De l'anticipation politique
Pour débuter ce roman, l'autrice ne nous facilite pas la vie et, en même temps, tant mieux. Les premiers paragraphes s'enchaînent dans un tourbillon étrange où on ne sait pas toujours ce qu'on doit penser de ce qu'on lit. le lecteur découvre au fur et à mesure que Montréal est désormais organisé en une Commune libre, que le monde entier semble avoir subi un effondrement du réseau Internet, voire d'une partie du réseau électrique. Sur le modèle du moment, l'Islande, La Commune libre de Montréal met en contrepartie un régime politique davantage tourné vers la subsistance, l'anarchie et l'entraide. La vie quotidienne locale s'y organise désormais par d'autres manières que le néolibéralisme devenu habituel, à commencer par le fait qu'il n'y ait plus de monnaie unique. Toutefois, il semble évident que ce nouveau régime politique ne soit pas du goût de ses voisins fédéraux qui cherchent à le faire tomber, manu militari s'il le faut.

> **Documents fournis**:
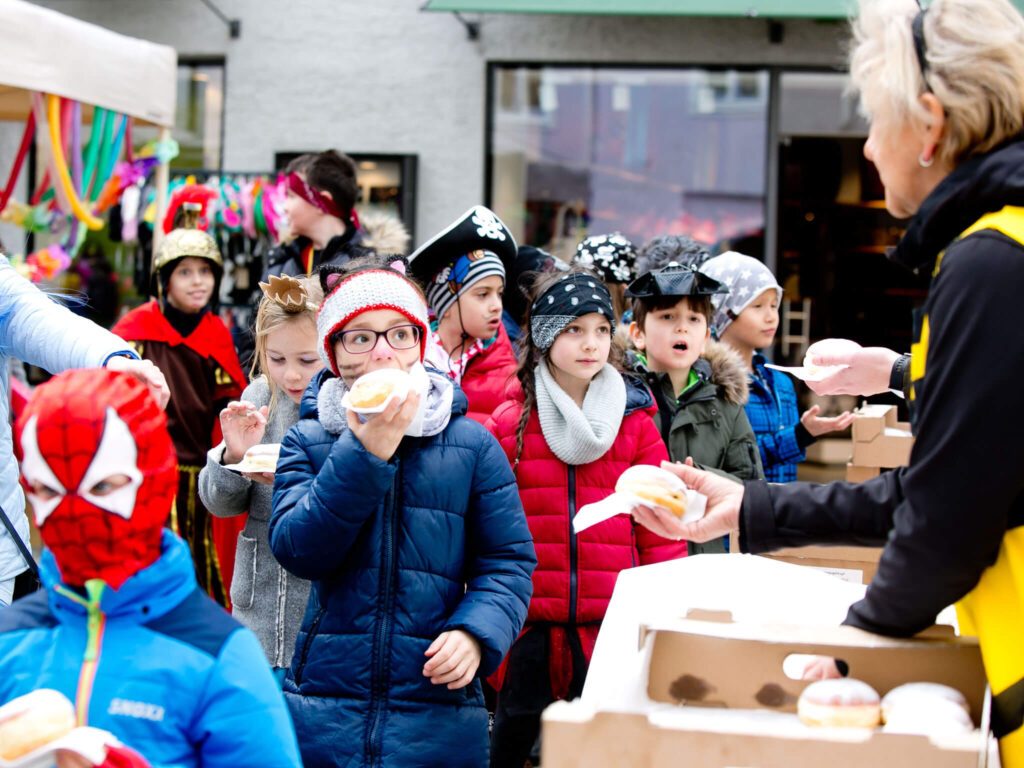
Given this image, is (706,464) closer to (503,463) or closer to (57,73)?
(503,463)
* * *
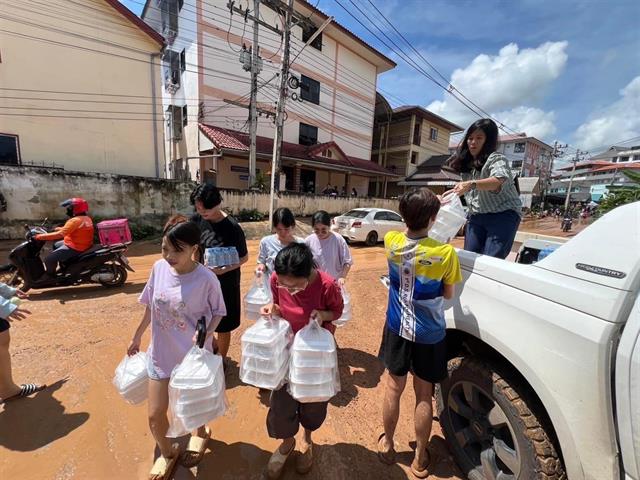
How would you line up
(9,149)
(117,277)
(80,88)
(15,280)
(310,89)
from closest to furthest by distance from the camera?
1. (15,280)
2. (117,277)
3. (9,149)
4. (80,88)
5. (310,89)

> **Consignes**:
a) Résumez en deux phrases le texte sur la Commune libre de Montréal.
b) Poursuivez le texte sur la Commune libre de Montréal après sa dernière phrase.

> **Réponses rédigées**:
a) Dans ce roman au début déroutant, le lecteur découvre peu à peu que Montréal est organisé en une Commune libre, dans un monde qui semble avoir subi un effondrement d'Internet, voire d'une partie du réseau électrique. Sur le modèle de l'Islande, la Commune adopte un régime tourné vers la subsistance, l'anarchie et l'entraide, sans monnaie unique, mais ses voisins fédéraux cherchent à la faire tomber, par la force s'il le faut.

b)
Du cyberpunk à Nanarland
Dans ce contexte un brin tendu, nous suivons Nikki, « conservatrice de VHS d'horreur », c'est-à-dire qu'elle cherche à refourguer à des clients très occasionnels des nanars de série Z dont elle connaît les moindres détails (et sa culture en la matière est gargantuesque). L'intrigue se centre sur l'enquête pittoresque de Nikki qui s'improvise détective privée pour retrouver des chats perdus et élucider l'énigme du raton laveur éviscéré dans le parc à côté de chez elle. On part donc très bien ! Dans son enquête, on croise tout ce qui fait son petit monde montréalais : des gens un peu perdus, des voisins plutôt étranges, des activistes politisés. Ainsi, sa copine, Kim, fait partie d'un groupe de hackeurs communiquant par un réseau informatique inaccessible au commun des citoyens ; son employeur au vidéo-club semble tout à fait hors du monde ; enfin, Mummy, sa voisine vieillissante, semble bien renseignée sur la vie montréalaise avant l'« apocalypse politique ». Chacun et chacune à leur manière sont des punks, des gens volontairement en marge de la société, qui cultivent un mode de pensée hors des poncifs imposés. Cette étude des marges mise à la fois sur la contre-culture de ces « nanars », ces films de genre sous-financés, sur la construction d'alternatives politiques ou économiques et enfin sur le militantisme pour partager ces réflexions.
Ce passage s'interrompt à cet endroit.